Till 2019, this scenario wouldn’t be an issue at all but as we are well aware, times have changed. Still, not all people are vaccinated, and to make the matter worse some refuse to.
So, even if you and your colleagues are vaccinated or tested negative, precautions have to be taken. And this is where face masks come since it helps to prevent our body from being exposed to harmful particles in the air. As per WHO’s official statement,
Make wearing a mask a normal part of being around other people. The appropriate use, storage and cleaning or disposal of masks are essential to make them as effective as possible. The use of a mask alone is not sufficient to provide an adequate level of protection against COVID-19.
However, as evident from the statement at the end, wearing a mask alone won’t suffice to keep you safe while trekking. Even vaccines aren’t 100 percent effective in preventing covid19 transmission. As per a report from Wall Street Journal, several factors come into play on the effectiveness of vaccines.
First, vaccines aren’t 100% effective. Not everyone who is inoculated will respond in the same way. Covid-19 vaccines are highly effective but some people will still be vulnerable to the virus even after receiving their shots.

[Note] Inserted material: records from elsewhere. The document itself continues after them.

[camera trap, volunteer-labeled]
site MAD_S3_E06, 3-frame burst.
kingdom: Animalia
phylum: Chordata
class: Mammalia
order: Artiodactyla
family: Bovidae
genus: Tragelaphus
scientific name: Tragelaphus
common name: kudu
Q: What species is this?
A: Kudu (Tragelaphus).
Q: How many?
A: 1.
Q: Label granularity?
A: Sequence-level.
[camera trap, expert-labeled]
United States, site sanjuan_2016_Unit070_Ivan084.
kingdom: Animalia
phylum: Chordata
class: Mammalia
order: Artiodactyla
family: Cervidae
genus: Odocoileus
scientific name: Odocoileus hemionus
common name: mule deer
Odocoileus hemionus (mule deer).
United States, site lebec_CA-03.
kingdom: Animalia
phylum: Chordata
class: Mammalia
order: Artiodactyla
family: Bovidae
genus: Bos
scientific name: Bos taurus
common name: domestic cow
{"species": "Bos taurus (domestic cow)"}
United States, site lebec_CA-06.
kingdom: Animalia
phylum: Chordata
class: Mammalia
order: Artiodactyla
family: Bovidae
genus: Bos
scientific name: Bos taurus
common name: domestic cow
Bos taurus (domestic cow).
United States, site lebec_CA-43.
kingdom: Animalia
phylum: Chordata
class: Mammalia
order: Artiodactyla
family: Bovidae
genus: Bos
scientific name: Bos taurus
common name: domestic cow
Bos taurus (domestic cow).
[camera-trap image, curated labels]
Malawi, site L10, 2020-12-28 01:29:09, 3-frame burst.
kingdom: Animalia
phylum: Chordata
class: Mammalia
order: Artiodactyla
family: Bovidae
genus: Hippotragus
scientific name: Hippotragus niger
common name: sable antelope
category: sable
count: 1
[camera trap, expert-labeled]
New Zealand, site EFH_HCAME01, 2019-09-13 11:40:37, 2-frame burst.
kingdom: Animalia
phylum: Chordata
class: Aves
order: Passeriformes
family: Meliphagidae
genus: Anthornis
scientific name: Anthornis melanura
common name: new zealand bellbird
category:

Basically, coronavirus is transmitted from other forms as well aside from air particles. So, this brings us to other safety measures to take while trekking.
Preventive Measures While Trekking
Another way COVID-19 gets transmitted is if a person touches an infected surface and then touches the face, also known as fomite transmission. And for someone traveling, it’s really impossible to just solely soak the view instead of touching the things they come across.
So, it’s important to distance yourself from both unusual items or any sort of physical contact with people around you.
Another important part is keeping your hand sanitized and clean. Never forget to carry a sanitizer, soap and keep your hands clean at all times.
In short, ‘ keep your distance, wash your hands and wear masks’.
Interestingly, renowned scientist and TV personality Bill Nye recommends people hang the mask around the neck at all times and wear it especially while coming across other travelers when trekking.
Above all, try to follow the guidelines recommended by the authorities of the route you are trekking at since it can differ from place to place.
As always, safety should be the utmost priority when going on a trek. So, we strongly recommend you consult a medical professional before venturing on an activity like trekking. The best consultation can’t simply be limited to tips and tricks we come across on the internet, so consult an expert first.
In conclusion, trekkers should wear masks not just for their own safety but for the overall safety of everyone around them.